Ithaca Region - Cultural Sites
Excavated in the 1930s by the British School of Athens, Aetos, Southern Ithaca, revealed itself to be a significant sanctuary site with cult use in the 9th Century B.C. and with perhaps even a temple around 780 B.C. There was a huge influx of Corinthian votive offerings during the latter period and Finds from all over the compass were excavated. These included amber beads from Italy or the Adriatic, amulets in the form of small bronze vessels, similar to those from Macedonia, stone scaraboid seals from Cilicia and a small granulated gold finial in the form of a snake's head from Crete.
Ancient town located on a hill above the small town of Piso Aetos. Today the 6th century B.C. ruins of the acropolis of Alalcomai remain.
Spring of Aretousa
Located 5 kilometres (3 miles) south of Valhy at the far southeast corner of Ithaca is the Spring of Aretousa. This is the fabled spring where Odysseus' swineherder, Eumaeus, brought his pigs to drink.

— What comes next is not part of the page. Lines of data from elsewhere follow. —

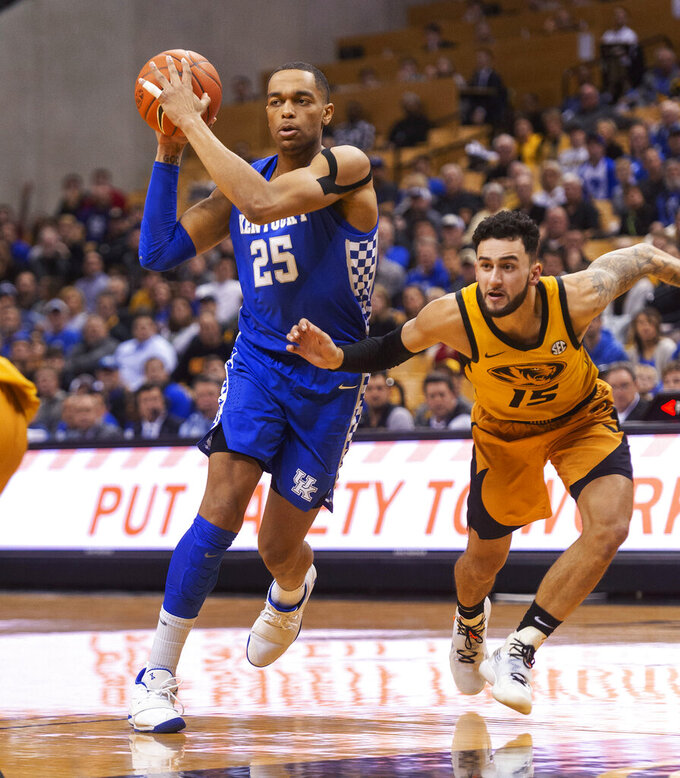 Kentucky's PJ Washington, left, drives toward the basket past Missouri's Jordan Geist during the first half of an NCAA college basketball game Tuesday, Feb. 19, 2019, in Columbia, Mo. Kentucky won 66-58. (AP Photo/L.G. Patterson)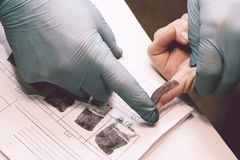 The investigator takes fingerprints from the suspect in the crime. Investigation is a crime. Crime. The investigator takes fingerprints from the suspect in the Stock Photography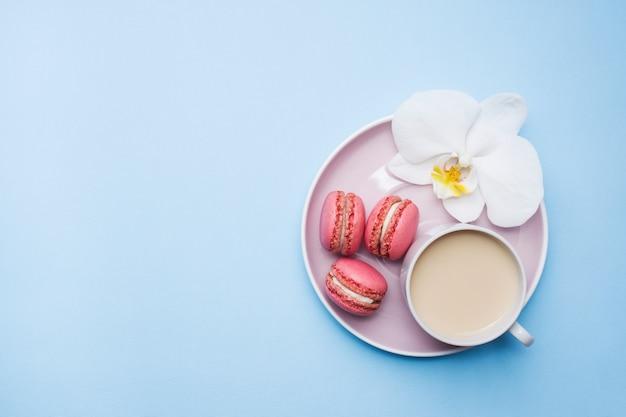 Tasse kaffee-makronenplätzchen auf blauem pastellhintergrund mit flacher lage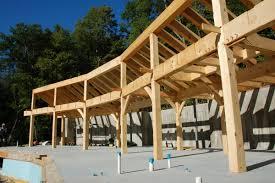 niemela design timber frame house built into the hill jaffrey
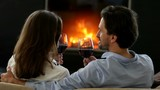 Happy couple clinking red wine glasses near fireplace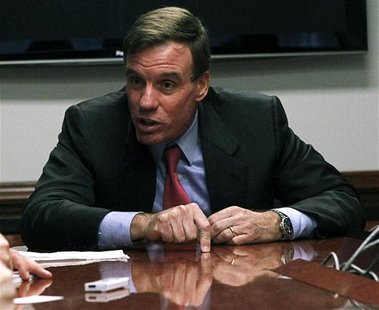 "U.S. Senator Mark Warner, who's expected to play a role in negotiations to avoid the ""fiscal cliff,"" speaks during an interview with Reuters"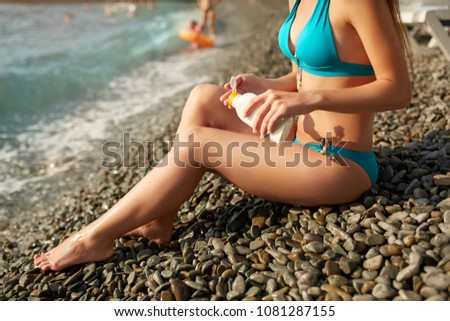 Slim woman tanned lower body in shape lying on pebble beach near sea waves and surf with sunblock cream bottle. Girl applies water resistant sunscreen lotion on legs relaxing in sun holiday. #1081287155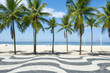 Iconic sidewalk tile pattern with palm trees at Copacabana Beach in Rio de Janeiro, Brazil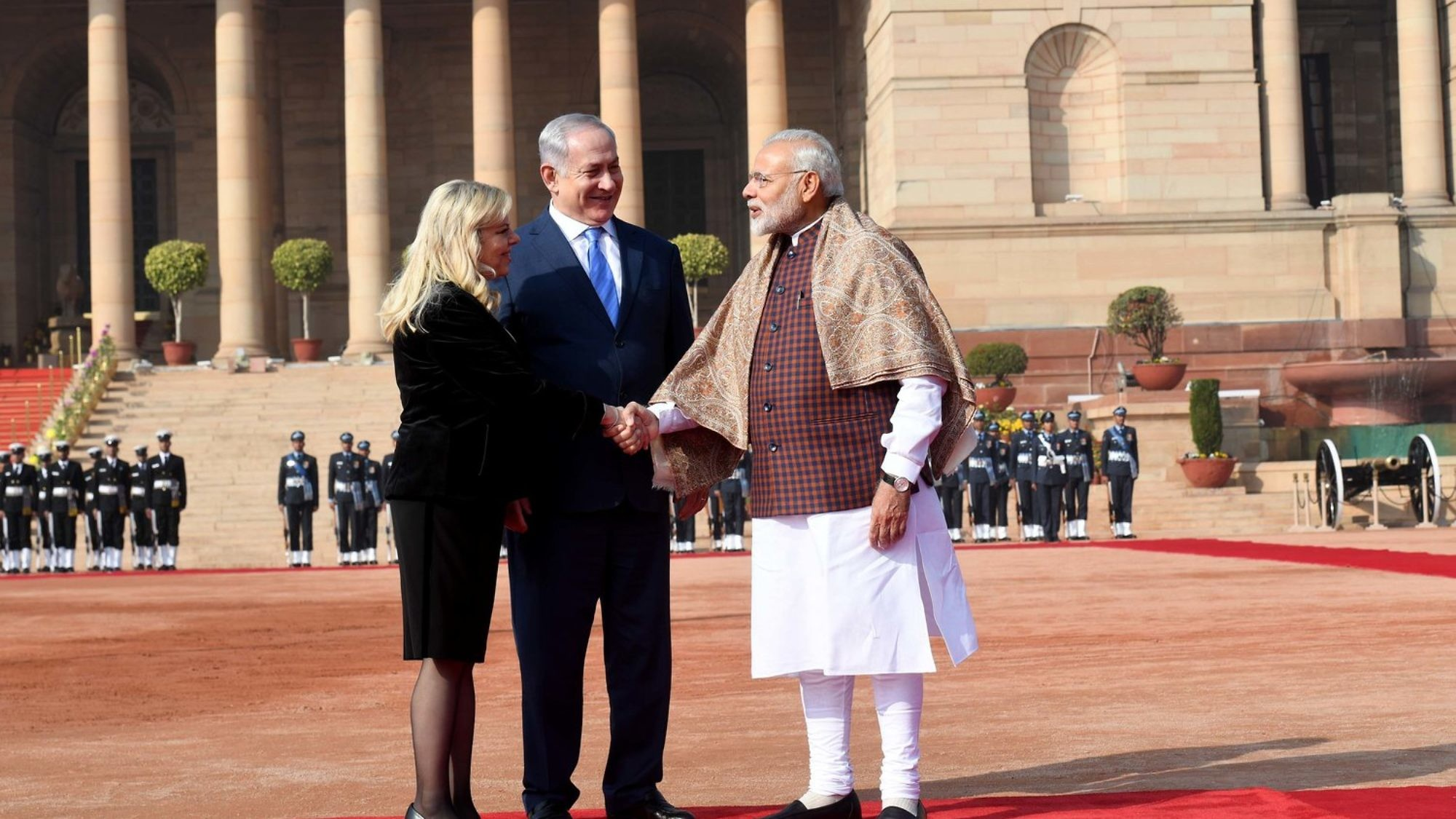Prime Minister Benjamin Netanyahu (center) and his wife Sara are welcomed by Indian Prime Minister Narendra Modi at the Presidential Palace in New Delhi. Credit: Avi Ohayon/GPO.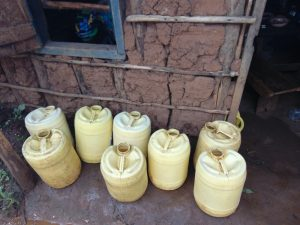 The Water Project:  Water Storage Containers Outside Kitchen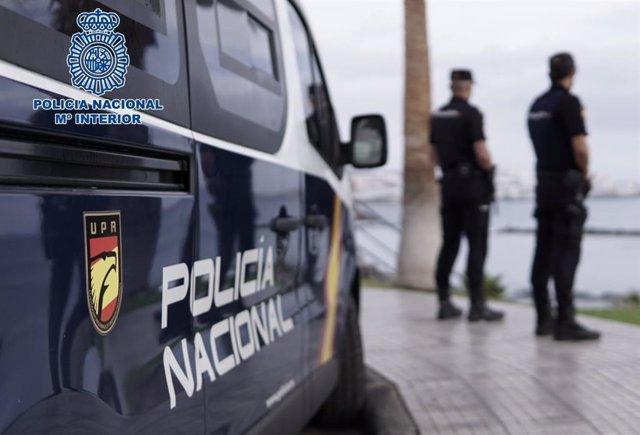 Archivo - Agentes de la Policía Nacional junto a un coche patrulla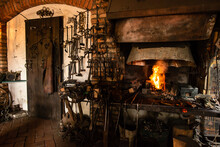 Interior Of Blacksmith Forge With Tools Hanging On Wall And Anvil And Hammer Ready To Be Used. Furnace Formant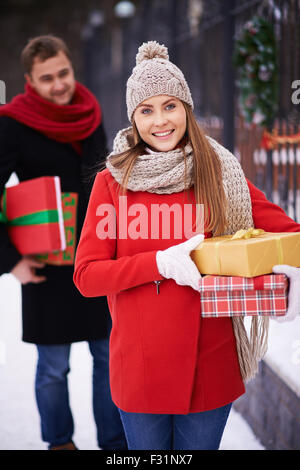 Happy woman with presents looking at camera on background of young man outdoors - Stock Photo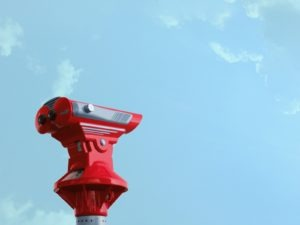 Red telescope against a blue sky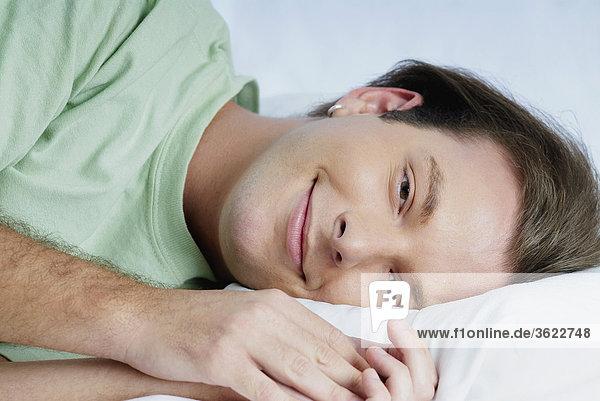 Porträt eines jungen Mannes auf dem Bett liegend und grinsend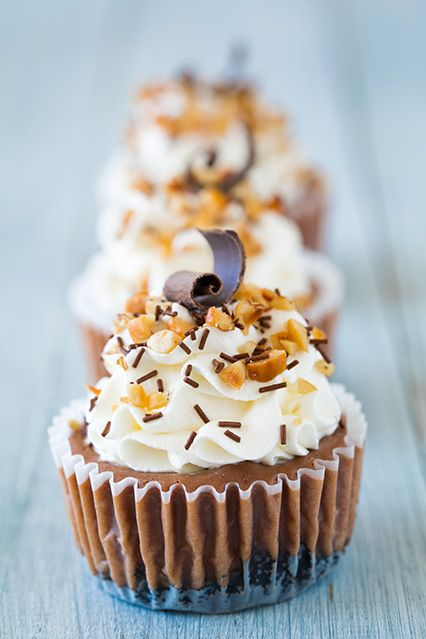 Nutella Cheesecake Cupcakes - these are one of my new favorite cheesecakes! Creamy and rich Nutella cheesecake topped with sweet whipped cream, hazelnuts and chocolate sprinkles. Trust me they are amazing!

On the mountain below Exoghi and above Platrithias in the north of Ithaca lay the ruins believed to be that of Homers School. The site has been excavated in recent years by the University of Ioannina, Greece. There is access from a track leading up from Geyfiri Restaurant in Platrithias or by a dirt road which starts at the first bend of the road to Exoghi.
Monastery of Katharon
This monastery was built at the end of the 17th century and was dedicated to the Panaghia Katharotissa. It is located on Mt. Neritos at a height of 600 meters (1,967 feet). From the monastery there are views of Vathy and east towards the Gulf of Patras. There are two alternatives to get there, by road through Stavros and through Anoghi or via the main road.
Monastery of Taxiarchi
The Monastery of the Archangels is located southwest of Vathy. It was built in the 17th century.
Cave of the Nymphs
Also known as Marmarospilia, the Cave of the Nymphs is where Odysseus hid the gifts of the Phaeacians after his return from Troy. The cave is west of Vathy near the main road and is posted well.
Located on the north side of the Polis Bay, this cave is thought to have been the centre for worships through early Greek civilization. Many clay vessels have been found, mostly Mycenaean. Although well signposted in Polis Bay on the North of the island, the ancient cave sanctuary is no longer visible since its final collapse in the 1953 earthquake. The British School at Athens excavated the site in the 1930s, all the finds from which are in the Stavros Museum. The excavations revealed that the site had accumulated some late Mycenaean and Early Protogeometric finds, however, from the 8th Century B.C. onwards, the cult continued without break into Roman Rule. The most significant finds were the fine Geometric bronze tripods dedicated there and a fragment of a locally made female theatrical mask dating from the 2 nd to the 3 rd Century B.C. Approximately one hundred were excavated, however, one fragment was inscribed with ‘Efhin Odyccei' and, in another direction, ‘O deina aneth I ken' meaning ‘Votive offering to Odysseus, so and so dedicated it.' The Polis Cave sanctuary was of significant importance judging by the finds excavated and it is reasonable to connect this importance with the Odyssey.
Early Helladic Settlement
A kilometer from Stavros at Pilikata, one can see the ruins of an ancient settlement. The area's archaeological findings are exhibited in a small collection. Pilikata has today, and most likely in the past, a supply of first-rate drinking water at only a few metres below the surface, which would make it a prime place to have a settlement. It was excavated by the British School in the 1930s, when the archaeologist Vollgraff found prehistoric shards on the site and the visible remains of an ancient circuit wall. Most of the wall had collapsed and the blocks had been reused in buildings and in the walls that terraced the hillside. However, towards the North end, around 15 blocks were, if not far off, in situ. Around 2200 B.C. simple houses were built within the circuit walls with rubble walls that were thatched with mud and reeds, but at some point in occupation, a more substantial building of ashlar masonry was erected at the highest point. A burial was also uncovered within a pottery vessel known as a ‘pithos'. Obsidian (stone) blades and flakes show their connection with their neighbours to the East. Mycenaean pottery and Minyan pottery was also discovered, possibly by the same people that introduced new burial customs on Lefkada. After the beginning of the 12 th Century B.C., the settlement came to an end. The site is one of several that have been suggested to be the place of the Palace of Odysseus. As written by Homer, 3 harbours were visible from the summit. From this point we can see Polis Bay to the West, Aphales bay to the North and Frikes Bay to the East. The Stavros Museum is also on the Pilikata Hill, and is where all the finds from these excavations are stored.